Last year, Cooper and two collaborators from Notre Dame University and Georgetown University received a $1.25 million grant from the National Institutes of Health for a five-year study of the drug resistance of the lethal malaria parasite. "We are studying how 60 years of intense drug pressure has reshaped the genome of P. falciparum, which kills about 1 million people each year, mainly children in sub-Saharan Africa," Cooper said.
The malaria parasite infects the red blood cells of its host and is transmitted from person to person by mosquitoes. No vaccine for malaria exists, and the lack of affordable, effective drugs for people in developing countries is the main reason for the large numbers of annual deaths.
"Compounds such as quinine and artemisinin have been used for centuries to cure malaria, but we still do not have a good understanding of how these drugs kill the parasite," Cooper said. "There are only a few isolated reports of resistance to artemisinin in southeast Asia. However, since this drug will be the mainstay of chemotherapy for the next decade, resistance is expected to spread. Already, the parasite's resistance to quinine and other drugs is the single greatest obstacle towards malaria control in the endemic regions of the world."
The study reported in Nature describes a drug that not only can kill the malaria parasite, but also seems to keep it from developing resistance to quinine. The new drug, an innovative acridone design called T3.5, "merges intrinsic potency and resistance-counteracting functions in one molecule, and represents a new strategy to expand, enhance and sustain effective antimalarial drug combinations," the paper states.
An article about the breakthrough was prepared for Reuters and distributed internationally under the headline: "New malaria drug fights resistance, helps others."
T3.5 is relatively inexpensive to make, has a good safety profile and appears to be highly potent against drug-resistant and non-drug-resistant versions of the malaria parasite in laboratory culture studies and in rodent malaria models, Cooper explained.
The new drug targets the iron-containing pigment heme, which develops when the parasite digests the hemoglobin in blood. The iron content would be lethal, but the parasite can convert it to a nontoxic form. Compounds such as quinine can stop this conversion, but the parasite has come up with a way to eject malaria drugs. T3.5 both keeps the heme toxic to the parasite and stops it from pumping drugs out.
Cooper and Hartwig's work that is reported in Biochemical Pharmacology explores how artemisinin works against P. falciparum. Knowing why the drug is effective would be of critical importance if the parasite does develop resistance to the drug.

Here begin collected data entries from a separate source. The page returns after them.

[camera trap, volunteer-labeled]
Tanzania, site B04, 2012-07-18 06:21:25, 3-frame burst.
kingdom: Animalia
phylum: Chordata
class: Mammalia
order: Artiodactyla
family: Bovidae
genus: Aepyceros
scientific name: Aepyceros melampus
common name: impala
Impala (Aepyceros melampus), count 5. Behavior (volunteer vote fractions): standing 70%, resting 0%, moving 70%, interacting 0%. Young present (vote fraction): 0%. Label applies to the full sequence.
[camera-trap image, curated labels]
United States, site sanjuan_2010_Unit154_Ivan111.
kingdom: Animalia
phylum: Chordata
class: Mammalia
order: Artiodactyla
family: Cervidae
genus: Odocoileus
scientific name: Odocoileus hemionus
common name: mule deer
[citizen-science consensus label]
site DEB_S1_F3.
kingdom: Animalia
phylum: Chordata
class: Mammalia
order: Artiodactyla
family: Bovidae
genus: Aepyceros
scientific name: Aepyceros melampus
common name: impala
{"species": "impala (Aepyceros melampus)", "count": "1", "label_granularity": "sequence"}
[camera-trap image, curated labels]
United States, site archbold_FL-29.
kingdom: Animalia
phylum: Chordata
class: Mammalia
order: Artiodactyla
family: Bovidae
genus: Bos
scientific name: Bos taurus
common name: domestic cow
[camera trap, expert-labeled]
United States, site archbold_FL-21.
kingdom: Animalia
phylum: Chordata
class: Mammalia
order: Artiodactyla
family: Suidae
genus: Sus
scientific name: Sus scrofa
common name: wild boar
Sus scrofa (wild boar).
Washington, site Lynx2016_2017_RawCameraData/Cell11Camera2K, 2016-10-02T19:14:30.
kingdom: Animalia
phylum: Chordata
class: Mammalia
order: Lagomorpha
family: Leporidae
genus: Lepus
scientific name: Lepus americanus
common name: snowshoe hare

Using a series of novel fluorescent artemisinin derivatives synthesized by the Posner group at Johns Hopkins, Hartwig conducted the first extensive study of the intracellular localization of artemisinin in living, human malaria parasites. The research found that the drug acts as a strong oxidant, damaging cell membranes.
"The drug takes advantage of the parasite's need to feed on the hemoglobin," Cooper said. "Digestion of hemoglobin releases large amounts of iron-containing heme, which interacts with the endoperoxide group of the artemisinin to form free radicals," which can attack the parasite.